> **Task brief**: Count the lines in the rows below that contain the string "farthest". Reply with the number alone.

:: Input data ::

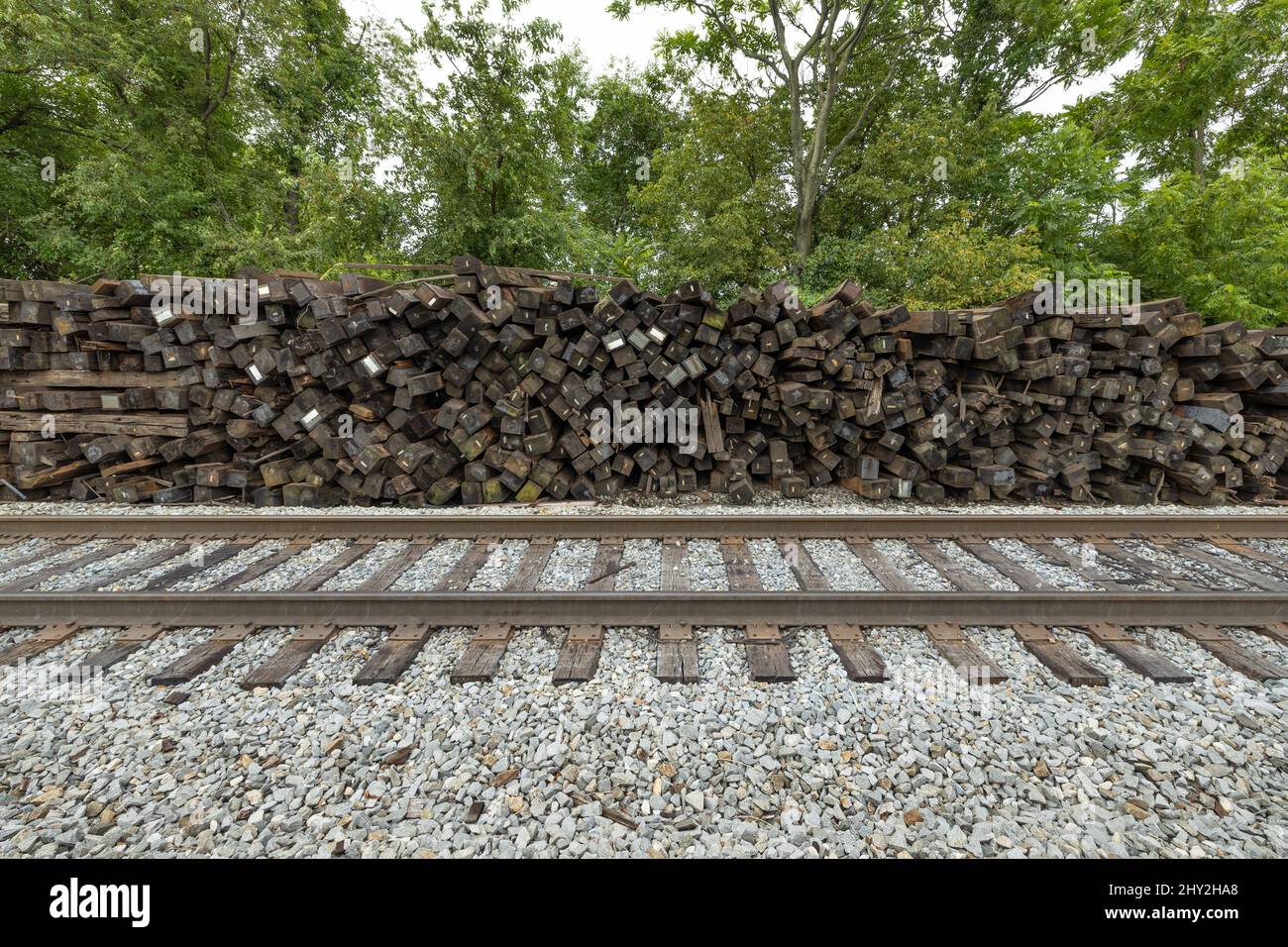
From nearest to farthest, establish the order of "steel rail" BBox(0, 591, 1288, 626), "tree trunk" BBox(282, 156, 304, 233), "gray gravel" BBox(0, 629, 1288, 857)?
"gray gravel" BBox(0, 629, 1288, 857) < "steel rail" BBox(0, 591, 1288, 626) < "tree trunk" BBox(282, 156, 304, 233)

:::
:: Input data ::

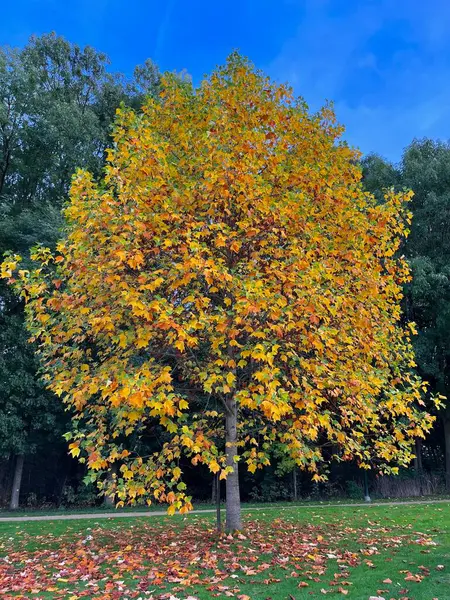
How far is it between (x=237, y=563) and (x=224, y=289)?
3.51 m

:::
:: Input data ::

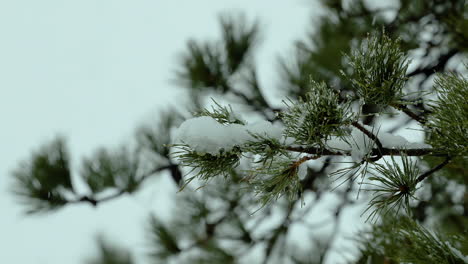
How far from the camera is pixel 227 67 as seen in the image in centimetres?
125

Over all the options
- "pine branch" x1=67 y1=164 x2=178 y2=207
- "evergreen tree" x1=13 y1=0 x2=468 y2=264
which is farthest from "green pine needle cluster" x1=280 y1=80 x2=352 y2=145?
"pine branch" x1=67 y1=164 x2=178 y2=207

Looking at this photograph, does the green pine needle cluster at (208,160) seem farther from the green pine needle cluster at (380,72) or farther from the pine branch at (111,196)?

:::

> **Solution for this exercise**: 2